The gaming REIT model proved its durability during COVID—collecting 98%+ of rents while every casino in America was shuttered. It demonstrated scalability through the Pinnacle acquisition. And it continues evolving as GLPI transitions from passive landlord to active development partner.
Today's GLPI is not your grandfather's triple-net REIT. The company is funding the construction of Chicago's first major casino, backing Major League Baseball's newest stadium on the Las Vegas Strip, and partnering with tribal gaming operations on reservation developments. Each project takes GLPI further from its origins as a simple real estate holding company.
The question for investors is whether this evolution creates value or introduces risk. Passive rent collection is predictable; construction lending is not. Regional casinos are stable; Las Vegas Strip development is volatile.

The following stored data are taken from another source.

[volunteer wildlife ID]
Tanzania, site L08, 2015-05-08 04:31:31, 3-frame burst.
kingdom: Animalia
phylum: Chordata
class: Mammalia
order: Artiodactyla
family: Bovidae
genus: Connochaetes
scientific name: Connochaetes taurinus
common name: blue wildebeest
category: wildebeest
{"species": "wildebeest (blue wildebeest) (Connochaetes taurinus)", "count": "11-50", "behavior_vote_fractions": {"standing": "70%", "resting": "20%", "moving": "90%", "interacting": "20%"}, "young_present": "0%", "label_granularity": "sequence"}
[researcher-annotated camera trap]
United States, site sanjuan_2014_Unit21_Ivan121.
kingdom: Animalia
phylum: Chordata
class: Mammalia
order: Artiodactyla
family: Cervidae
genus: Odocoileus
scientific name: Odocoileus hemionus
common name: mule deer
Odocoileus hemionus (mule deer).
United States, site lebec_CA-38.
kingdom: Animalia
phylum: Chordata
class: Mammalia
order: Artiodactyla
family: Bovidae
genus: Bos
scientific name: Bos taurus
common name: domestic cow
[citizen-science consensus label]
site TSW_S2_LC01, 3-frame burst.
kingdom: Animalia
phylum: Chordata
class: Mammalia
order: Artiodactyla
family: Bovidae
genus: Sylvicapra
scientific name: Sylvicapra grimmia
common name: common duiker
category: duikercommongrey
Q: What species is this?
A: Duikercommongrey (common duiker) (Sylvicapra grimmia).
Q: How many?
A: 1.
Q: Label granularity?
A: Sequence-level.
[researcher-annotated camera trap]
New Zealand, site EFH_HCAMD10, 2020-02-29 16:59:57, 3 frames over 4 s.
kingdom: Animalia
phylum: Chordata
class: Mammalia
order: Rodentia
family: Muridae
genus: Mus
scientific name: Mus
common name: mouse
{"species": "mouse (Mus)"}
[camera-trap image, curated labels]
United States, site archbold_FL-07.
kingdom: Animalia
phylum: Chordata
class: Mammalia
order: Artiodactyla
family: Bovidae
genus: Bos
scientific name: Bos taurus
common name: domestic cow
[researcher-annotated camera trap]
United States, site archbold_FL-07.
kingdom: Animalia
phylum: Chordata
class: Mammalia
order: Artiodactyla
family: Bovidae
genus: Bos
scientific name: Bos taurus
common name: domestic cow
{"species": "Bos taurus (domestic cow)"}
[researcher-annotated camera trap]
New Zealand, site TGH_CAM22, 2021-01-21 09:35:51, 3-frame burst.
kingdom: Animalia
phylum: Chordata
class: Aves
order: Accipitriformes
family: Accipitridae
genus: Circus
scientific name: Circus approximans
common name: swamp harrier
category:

What remains constant is the fundamental insight that launched GLPI in 2013: casino operators don't need to own their real estate, and REITs are better suited to own these specialized assets than traditional real estate investors. As long as that structural advantage persists—and as long as gaming regulators maintain their exacting standards—GLPI's competitive position remains secure.
The house won by not gambling. Whether it keeps winning depends on how carefully it places its next bets.